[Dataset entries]
(begin)

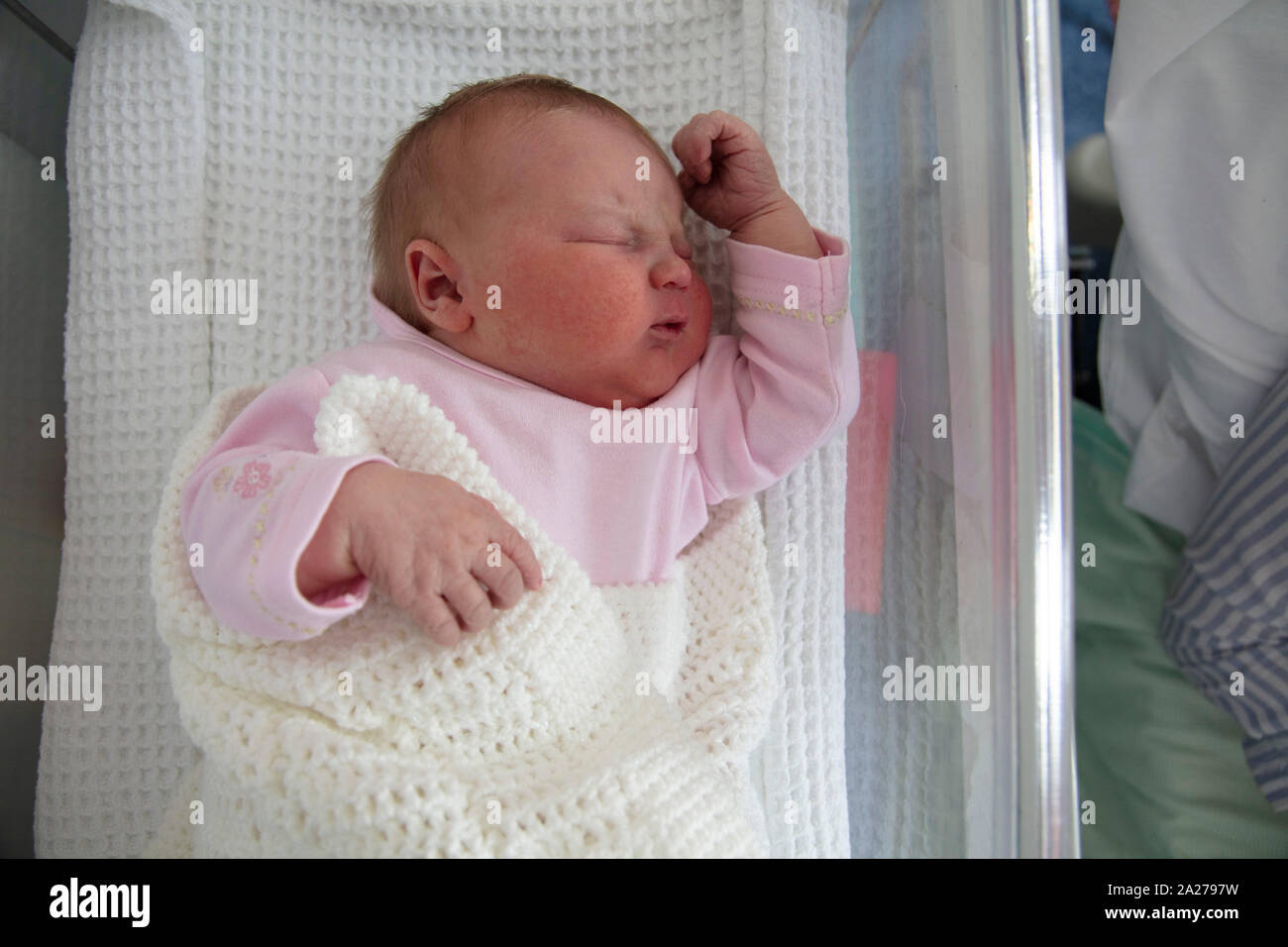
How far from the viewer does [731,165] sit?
1.03 m

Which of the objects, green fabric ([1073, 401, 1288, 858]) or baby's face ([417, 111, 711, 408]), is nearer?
baby's face ([417, 111, 711, 408])

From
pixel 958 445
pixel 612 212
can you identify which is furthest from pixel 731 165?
pixel 958 445

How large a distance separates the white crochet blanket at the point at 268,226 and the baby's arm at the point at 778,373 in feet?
0.30

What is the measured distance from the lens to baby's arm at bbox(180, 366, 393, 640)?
2.49ft

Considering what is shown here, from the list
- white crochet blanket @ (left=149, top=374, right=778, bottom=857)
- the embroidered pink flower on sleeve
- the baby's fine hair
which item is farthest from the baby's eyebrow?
the embroidered pink flower on sleeve

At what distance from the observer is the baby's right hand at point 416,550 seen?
0.78m

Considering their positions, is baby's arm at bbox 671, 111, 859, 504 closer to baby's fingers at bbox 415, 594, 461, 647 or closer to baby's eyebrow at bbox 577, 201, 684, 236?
baby's eyebrow at bbox 577, 201, 684, 236

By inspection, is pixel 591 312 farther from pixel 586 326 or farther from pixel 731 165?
pixel 731 165

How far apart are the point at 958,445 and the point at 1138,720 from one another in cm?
65

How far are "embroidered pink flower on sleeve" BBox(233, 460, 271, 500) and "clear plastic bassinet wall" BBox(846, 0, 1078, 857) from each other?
0.62 meters

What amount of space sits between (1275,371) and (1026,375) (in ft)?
1.79

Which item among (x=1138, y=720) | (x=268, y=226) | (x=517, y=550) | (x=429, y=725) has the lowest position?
(x=1138, y=720)

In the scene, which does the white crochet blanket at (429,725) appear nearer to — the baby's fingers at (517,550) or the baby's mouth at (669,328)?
the baby's fingers at (517,550)
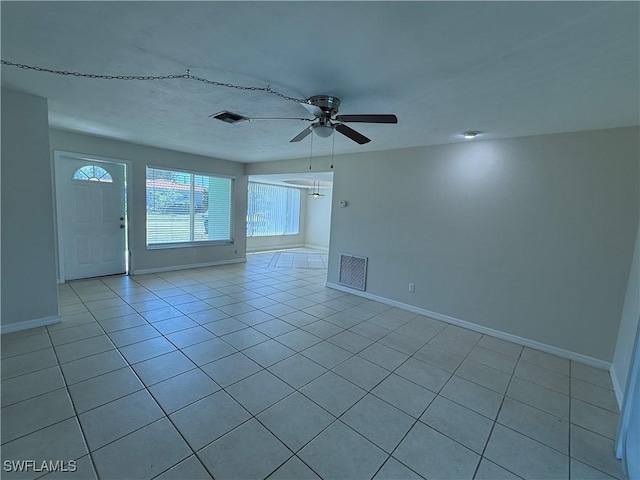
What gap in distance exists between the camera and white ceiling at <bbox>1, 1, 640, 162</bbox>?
139cm

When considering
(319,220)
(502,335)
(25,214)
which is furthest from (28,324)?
(319,220)

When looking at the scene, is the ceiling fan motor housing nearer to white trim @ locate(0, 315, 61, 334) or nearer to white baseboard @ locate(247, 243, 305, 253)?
white trim @ locate(0, 315, 61, 334)

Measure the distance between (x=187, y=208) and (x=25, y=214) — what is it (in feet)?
10.7

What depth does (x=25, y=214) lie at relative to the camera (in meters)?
2.86

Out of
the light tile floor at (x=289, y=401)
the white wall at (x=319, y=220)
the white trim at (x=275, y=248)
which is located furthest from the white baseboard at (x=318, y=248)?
the light tile floor at (x=289, y=401)

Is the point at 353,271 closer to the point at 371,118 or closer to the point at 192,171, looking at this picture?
the point at 371,118

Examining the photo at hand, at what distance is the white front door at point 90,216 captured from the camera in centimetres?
459

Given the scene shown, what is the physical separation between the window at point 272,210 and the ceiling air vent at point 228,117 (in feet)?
17.0

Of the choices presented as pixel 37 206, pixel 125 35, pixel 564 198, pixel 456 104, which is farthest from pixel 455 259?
pixel 37 206

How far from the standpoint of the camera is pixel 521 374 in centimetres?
271

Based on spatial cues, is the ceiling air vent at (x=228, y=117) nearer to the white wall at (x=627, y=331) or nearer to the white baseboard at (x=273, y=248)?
the white wall at (x=627, y=331)

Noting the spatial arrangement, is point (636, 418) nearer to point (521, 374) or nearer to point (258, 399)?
point (521, 374)

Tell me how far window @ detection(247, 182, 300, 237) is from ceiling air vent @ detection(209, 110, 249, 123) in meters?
5.19

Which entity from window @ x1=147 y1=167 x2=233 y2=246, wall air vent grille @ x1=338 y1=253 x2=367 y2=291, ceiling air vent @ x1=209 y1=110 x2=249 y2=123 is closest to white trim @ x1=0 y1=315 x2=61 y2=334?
window @ x1=147 y1=167 x2=233 y2=246
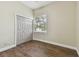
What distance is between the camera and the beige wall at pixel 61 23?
60.4 inches

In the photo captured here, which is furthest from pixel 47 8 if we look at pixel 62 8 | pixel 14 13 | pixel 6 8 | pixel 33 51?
pixel 33 51

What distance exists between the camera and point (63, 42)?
1.59 m

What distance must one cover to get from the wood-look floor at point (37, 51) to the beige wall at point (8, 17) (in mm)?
183

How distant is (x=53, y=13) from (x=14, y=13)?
969 mm

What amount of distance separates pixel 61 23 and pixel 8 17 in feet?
4.07

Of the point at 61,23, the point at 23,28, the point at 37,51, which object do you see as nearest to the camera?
the point at 23,28

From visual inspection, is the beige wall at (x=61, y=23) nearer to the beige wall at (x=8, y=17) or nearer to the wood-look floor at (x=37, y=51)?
the wood-look floor at (x=37, y=51)

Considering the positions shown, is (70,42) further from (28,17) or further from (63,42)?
(28,17)

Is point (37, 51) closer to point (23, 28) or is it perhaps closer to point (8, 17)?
point (23, 28)

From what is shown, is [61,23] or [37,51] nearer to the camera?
[37,51]

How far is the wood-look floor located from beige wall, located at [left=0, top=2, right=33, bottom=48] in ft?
0.60

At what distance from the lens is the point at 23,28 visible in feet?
3.93

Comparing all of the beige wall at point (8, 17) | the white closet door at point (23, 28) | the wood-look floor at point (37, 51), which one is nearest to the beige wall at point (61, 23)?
the wood-look floor at point (37, 51)

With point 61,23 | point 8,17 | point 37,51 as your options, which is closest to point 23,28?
point 8,17
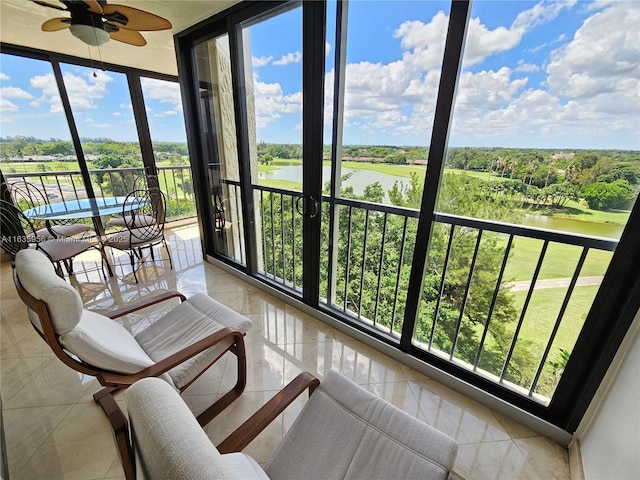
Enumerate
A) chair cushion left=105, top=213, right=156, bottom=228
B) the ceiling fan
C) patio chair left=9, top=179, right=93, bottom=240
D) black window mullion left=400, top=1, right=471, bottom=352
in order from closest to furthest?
black window mullion left=400, top=1, right=471, bottom=352 → the ceiling fan → patio chair left=9, top=179, right=93, bottom=240 → chair cushion left=105, top=213, right=156, bottom=228

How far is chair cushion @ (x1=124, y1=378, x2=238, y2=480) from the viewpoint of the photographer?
502 millimetres

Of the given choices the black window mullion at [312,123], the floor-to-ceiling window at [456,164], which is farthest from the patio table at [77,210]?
the black window mullion at [312,123]

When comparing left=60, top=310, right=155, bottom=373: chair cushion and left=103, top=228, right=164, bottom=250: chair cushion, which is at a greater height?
left=60, top=310, right=155, bottom=373: chair cushion

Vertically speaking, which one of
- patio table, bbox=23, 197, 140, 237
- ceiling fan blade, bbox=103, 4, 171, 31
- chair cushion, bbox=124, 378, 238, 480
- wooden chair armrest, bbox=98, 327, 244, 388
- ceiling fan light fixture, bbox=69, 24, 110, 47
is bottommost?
wooden chair armrest, bbox=98, 327, 244, 388

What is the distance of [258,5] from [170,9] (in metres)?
0.88

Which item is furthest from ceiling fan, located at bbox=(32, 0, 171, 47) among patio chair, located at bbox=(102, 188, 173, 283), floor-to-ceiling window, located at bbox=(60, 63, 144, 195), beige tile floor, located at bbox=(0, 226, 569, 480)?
floor-to-ceiling window, located at bbox=(60, 63, 144, 195)

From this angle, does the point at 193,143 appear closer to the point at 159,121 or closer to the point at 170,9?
the point at 170,9

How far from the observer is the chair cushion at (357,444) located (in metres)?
0.91

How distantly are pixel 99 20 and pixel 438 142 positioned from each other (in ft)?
7.28

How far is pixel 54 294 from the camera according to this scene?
1013 mm

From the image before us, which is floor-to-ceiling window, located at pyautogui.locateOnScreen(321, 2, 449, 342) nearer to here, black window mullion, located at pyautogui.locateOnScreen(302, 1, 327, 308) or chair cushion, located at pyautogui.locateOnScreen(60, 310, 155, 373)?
black window mullion, located at pyautogui.locateOnScreen(302, 1, 327, 308)

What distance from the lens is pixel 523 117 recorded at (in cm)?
121

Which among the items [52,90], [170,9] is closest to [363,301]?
[170,9]

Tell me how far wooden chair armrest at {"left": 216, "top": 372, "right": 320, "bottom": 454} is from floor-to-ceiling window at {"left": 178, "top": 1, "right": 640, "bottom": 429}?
35.9 inches
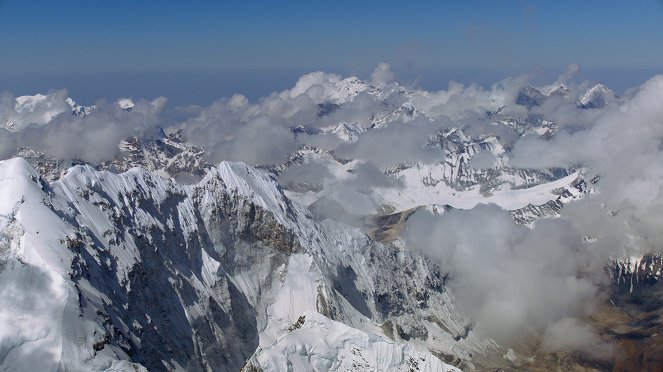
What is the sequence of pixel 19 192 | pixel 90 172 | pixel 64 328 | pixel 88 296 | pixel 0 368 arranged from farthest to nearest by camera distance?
pixel 90 172 < pixel 19 192 < pixel 88 296 < pixel 64 328 < pixel 0 368

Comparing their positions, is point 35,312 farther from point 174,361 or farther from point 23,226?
point 174,361

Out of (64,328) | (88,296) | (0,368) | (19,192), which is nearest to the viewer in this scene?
(0,368)

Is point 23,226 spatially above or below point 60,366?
above

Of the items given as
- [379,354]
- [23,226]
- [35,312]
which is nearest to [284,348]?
[379,354]

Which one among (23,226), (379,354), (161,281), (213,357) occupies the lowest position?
(213,357)

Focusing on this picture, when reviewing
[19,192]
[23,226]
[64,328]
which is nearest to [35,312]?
[64,328]

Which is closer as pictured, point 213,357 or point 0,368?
point 0,368

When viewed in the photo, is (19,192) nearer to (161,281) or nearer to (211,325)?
(161,281)

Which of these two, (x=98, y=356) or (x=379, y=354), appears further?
(x=379, y=354)

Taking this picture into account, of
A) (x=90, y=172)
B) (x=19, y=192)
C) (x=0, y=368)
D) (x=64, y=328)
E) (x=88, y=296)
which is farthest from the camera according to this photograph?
(x=90, y=172)
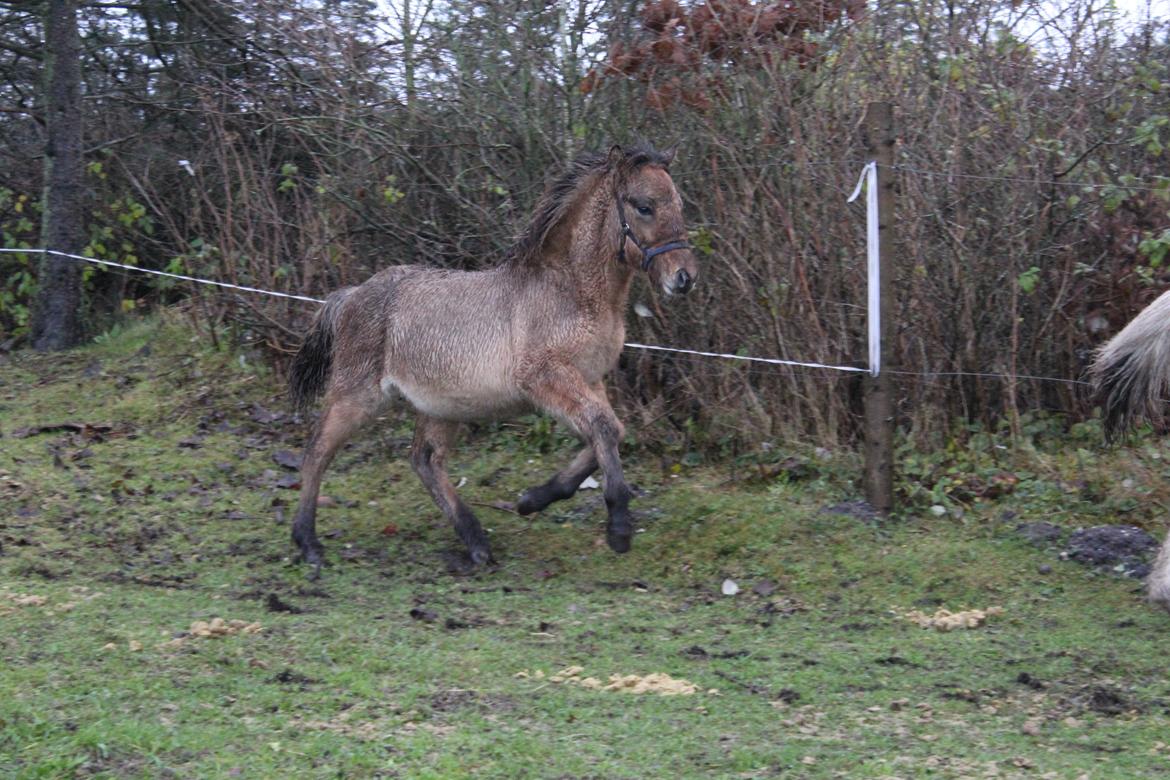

(end)

> CHALLENGE
Find each line in the items above that contains the word "inspection", matching case exactly, and copy those lines.

> IN RESPONSE
By inspection, is pixel 591 312 farther from pixel 586 326 or farther from pixel 731 165?
From visual inspection, is the beige wall at (x=61, y=23) nearer to the beige wall at (x=8, y=17) or nearer to the wood-look floor at (x=37, y=51)?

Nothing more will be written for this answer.